Her wound had completely disappeared, maybe my theory is right. For the first time since the tragic accident, Father looks at me, really and truly looks at me. He studies my petite frame, my pale face, my long dead straight dark hair, my hand on Moon’s back and finally my dark blue eyes, whose sparkle has returned. Moon turns her head and looks straight at Father and he gasps as something clicks. I’m not sure what had happened but Father nods and gives in. “Opal, keep your dog.” His voice is shaky and he lets out a slow shuddering breath. I give Father a hug and go back to my room.

“What did you do?” I ask in a hushed tone. In reply, Moon looks at me. I am now standing by the edge of a road. It is a dark and stormy night. Moon’s littermate is crossing the road when a car come by, hard and fast. A woman’s shriek cuts through the air. I recognize it immediately. It’s Mother. She is crying to stop. The car stops suddenly and swerves, hitting a tree and Mother is thrown forward. It’s too late, the dog was hit and it crumples to the ground. I trot over to the dog and push my muzzle into his fur and lick his ear. I can smell death. Then I go back to Mother and lick her face. She laughs weakly. “Take care of yourself and find a home.” Her breathing is ragged and shallow. “I’m sure my daughter will love you. Take care of her too.” Those were her last words. Mother shudders and then goes still.

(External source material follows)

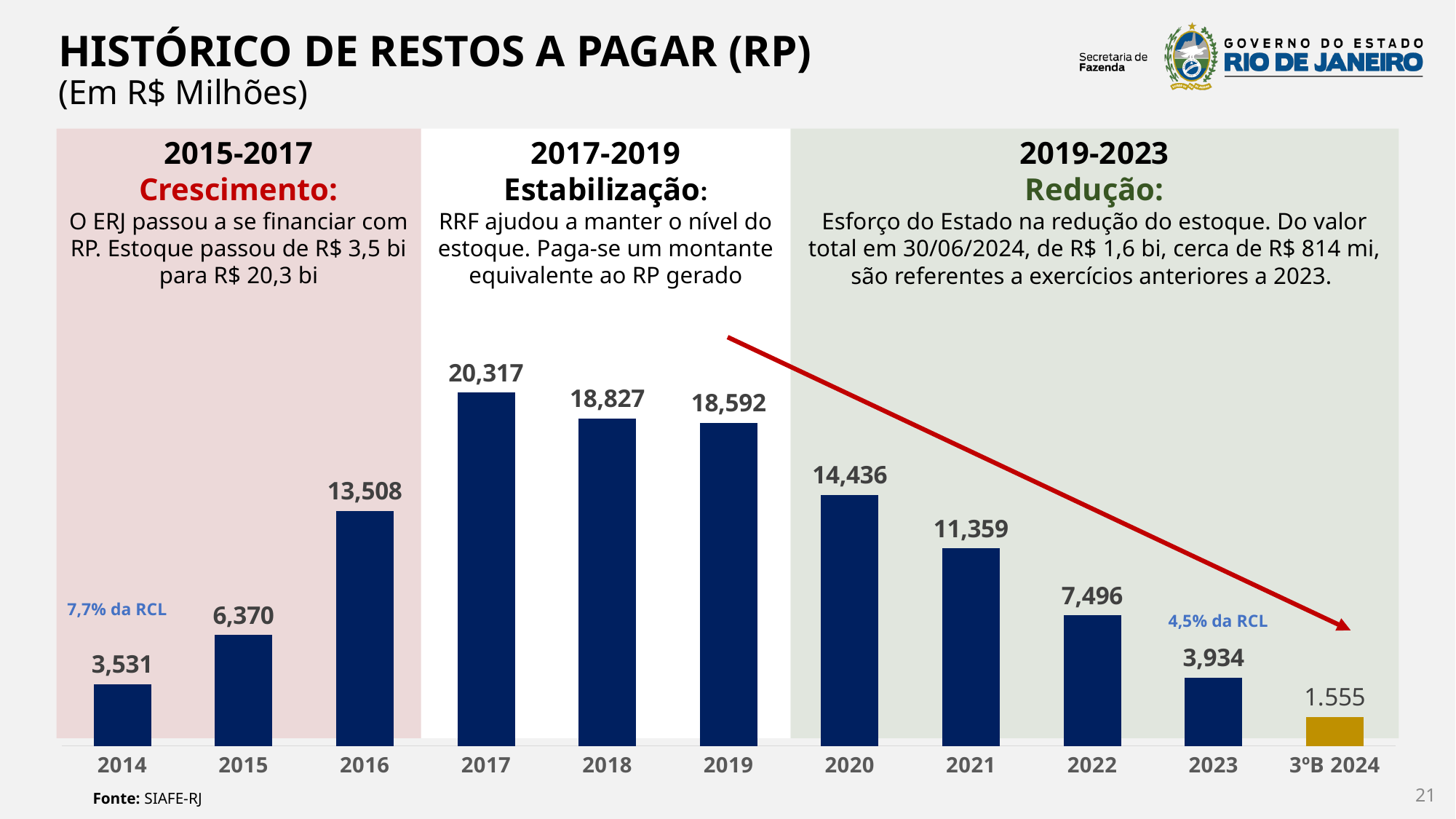
What is the value for 2021? 11,359 Which year has the highest value? 2017 What is the difference between the values for 2016 and 2015? 7,138 Which is larger, the value for 2016 or the value for 2020? 2020 Which category has the lowest value? 3ºB 2024 How many categories are shown on the x axis? 11 What is the difference between the values for 2017 and 2018? 1,490 What kind of chart is shown on the slide? Bar chart What is the title of the chart? HISTÓRICO DE RESTOS A PAGAR (RP) What is the value for 2017? 20,317 How do the values change from 2017 to 2023? They fall What is the value for 3ºB 2024? 1.555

“Oh,” I breathe quietly. So that was what happened. To let us feel better, I play Zinnia’s song.

 

Go little birds, fly back to bed

Fly past stream with the Moon overhead

Fly by the tree, so merry and free

Fly to your home and come back to me

 

Go little fish, swim back to bed

Swim past the banks with the Moon overhead

Swim by the stones, so merry and free

Swim to your home and come back to me

 

Go little hare, jump back to bed

Jump past the bush with the Moon overhead

Jump by the pond, so merry and free

Jump to your home and come back to me

 

Go little dog run back to bed

Run past the hill with the Moon overhead

Run by the fields, so merry and free

Run to your home and come back to me

 

At night, with the moon overhead, Moon and I sleep soundly. For the first time since the accident, I have no nightmares. I touch my opal necklace and smile in my sleep. Moon and Opal. Opal and Moon. Though one day is over, we will still have many, many more. Now I am unafraid. I have Moon.